WORK INSTRUCTIONS =>
• a. In the homily, swap "Valentine’s Day" for "Christmas" and write out the passage. Begin at the words that have "It can be hard" and stop after "would never forget.".
• b. List every kind of person the homily names as a partner in human relationships.
• c. According to the homily, why does Jesus speak of tearing out an eye or cutting off a hand? Answer in one to three sentences.

READING PASSAGE =>

..............................

Anyway, the show was great… and I thought that she enjoyed it all, but it wasn’t long after that we broke up. In fact it was less than a week. And in the interest of full disclosure, she broke up with me… citing this night as one reason. Which, ladies, just an F.Y.I. – when you’re breaking up with a guy, telling him he just wasted about $150 on a night isn’t the best time to critique – I remember her saying she did enjoy the evening, but sorry if she didn’t find McDonalds for dinner followed by watching Jesus get crucified set to rock music the most romantic thing I could’ve imagined. The next fall I entered the seminary. (Kidding, it was 2 years later…)

It can be hard to find the right way to express our love. Not just between boyfriends and girlfriends, husbands and wives, or any of our other human relationships… How do we show our love for God? Is there a Valentine’s Day gift or card that would somehow be able to articulate “I Love you Lord?”

If we look at what Jesus is saying in this entire passage from the Gospel of St. Matthew, we find that Jesus is telling us how to love our Heavenly Father. We know that God hates sin… Jesus hates sin. So Jesus tells us how we can demonstrate our love? If your right eye causes you to sin, tear it out and throw it away…if your right hand causes you to sin, cut it off… No, there aren’t knives and saws in the back of the Church for us to make this a Valentine’s Day God (or any of us) would never forget.

God had given His people a covenant. He had said to them You will be my people… and I will be your God – and the expectations on God’s part was articulated in the Ten Commandments. By following those ten laws, the Lord had said – His people would demonstrate their faithfulness, their love for God. But people being people, humans being human had been looking for shortcuts and loopholes… to do the least that they had to do.

..............................

GIVEN INFORMATION =>
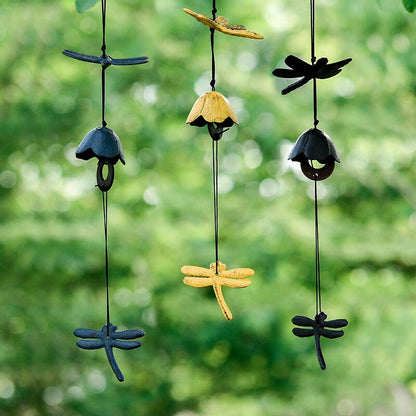 Dragonfly Wind Chime, Japanese Style Iron Bell Ring Windchime, Traditional Eastern Oriental Zen Home Garden Decoration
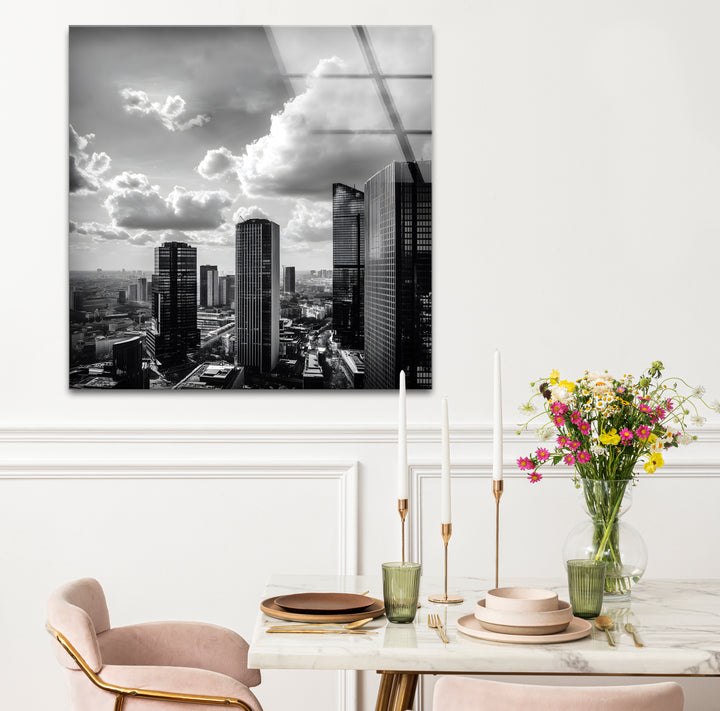 Sophisticated black and white framed art capturing the beauty of urban architecture.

..............................

SOLVED TASKS =>
• a.
It can be hard to find the right way to express our love. Not just between boyfriends and girlfriends, husbands and wives, or any of our other human relationships… How do we show our love for God? Is there a Christmas gift or card that would somehow be able to articulate “I Love you Lord?”

If we look at what Jesus is saying in this entire passage from the Gospel of St. Matthew, we find that Jesus is telling us how to love our Heavenly Father. We know that God hates sin… Jesus hates sin. So Jesus tells us how we can demonstrate our love? If your right eye causes you to sin, tear it out and throw it away…if your right hand causes you to sin, cut it off… No, there aren’t knives and saws in the back of the Church for us to make this a Christmas God (or any of us) would never forget.

• b. Boyfriends, girlfriends, husbands, and wives.

• c. God and Jesus hate sin, so Jesus is telling people how they can show their love for their Heavenly Father. Removing whatever causes them to sin is the way he gives to demonstrate that love.